ADR-0020 — Policy-driven placement & federation
- Status: Deferred
- Date: 2026-06-11
- Related: storage/09 federation & placement, storage/10 tiering, ADR-0005
V1 Freeze (2026-06-12): Deferred. V1 uses a single static storage provider; no placement engine, location map, or online migration. Re-opens with multi-region/residency or a second provider (P5+/NG9).
Context
BitVault federates many providers/regions/buckets/tiers (G4). Something must decide where each unit of data lives and the system must always know where it is, while honoring data residency (GDPR), cost (storage + egress vary wildly), durability class, and latency — without coupling a unit’s address to its location (which would make migration and provider exit impossible).
Decision
- A stateless Placement Service maps placement inputs (residency, durability,
cost, latency, capacity, tier) → a decision
{provider, region, bucket, tier, redundancy}. Residency is a hard, default-deny constraint; cost/latency are soft optimizations within the allowed set. - Location is recorded in metadata (Pack/Chunk Index, storage/08), per-pack by default (per-chunk only for standalone) — not derived from the content hash, so data can move without changing its address.

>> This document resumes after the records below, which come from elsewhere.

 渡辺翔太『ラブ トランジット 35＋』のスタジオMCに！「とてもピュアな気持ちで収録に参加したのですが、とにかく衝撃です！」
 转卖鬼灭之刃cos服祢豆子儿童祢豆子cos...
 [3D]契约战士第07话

- Online migration (rebalance / cost / provider exit / region move) copies → hash-verifies → CAS-flips the location → deletes source after grace, with dual-sourced reads during cutover. Content addressing makes every copy provably correct.
Consequences
Positive
- Residency/sovereignty, cost arbitrage, optional cross-provider durability, latency placement, and no vendor lock-in (drain a provider entirely).
- Migration is safe (verify-by-hash) and non-disruptive (dual-read, CAS flip).

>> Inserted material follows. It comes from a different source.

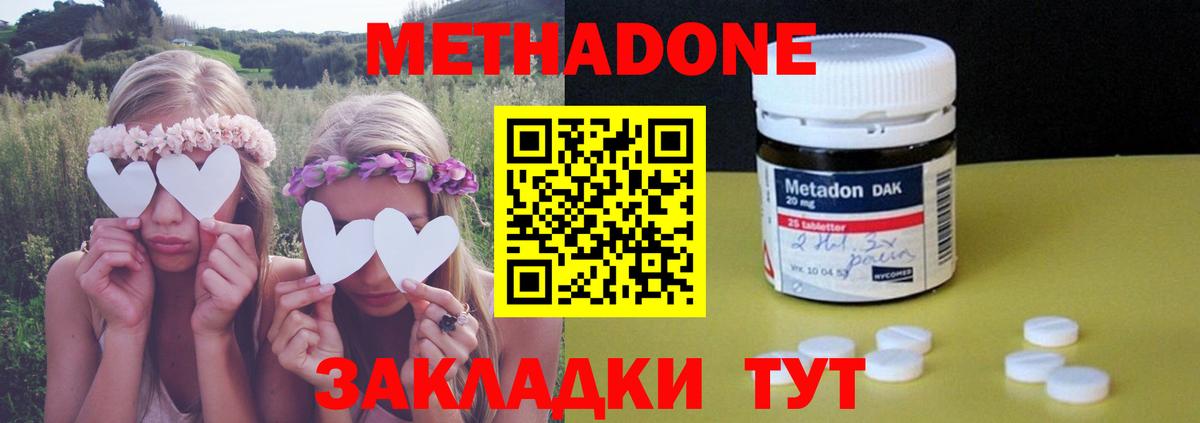 Метадон мёд Южноуральск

- Single-provider deployments use a trivial policy and pay none of the complexity.
Negative / costs
- A location map and placement decision on every write; migration machinery to build.

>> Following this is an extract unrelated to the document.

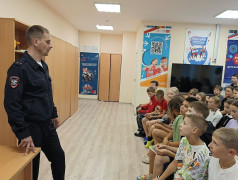 Безопасность на ЖД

- Residency correctness is a compliance risk → enforced as a hard constraint + audited by a periodic conformance job.
Alternatives considered
- Hash-deterministic placement (
provider = f(hash)): no location map, but residency/tiering/migration/exit become impossible (can’t move data without changing its address). Rejected. - Static per-tenant provider (no engine): simplest; loses per-object tier/cost optimization. Kept as the degenerate policy for small/self-host.
- Provider-native multi-region only (e.g. S3 MRAP): ties us to one provider; defeats multi-cloud. Used opportunistically, not as the model.
Scaling
Per-pack location keeps the map ~100× smaller than per-chunk; placement is stateless/ cacheable; migrations are co-located, throttled, watermarked, resumable (a provider exit is a long verify-as-you-go campaign).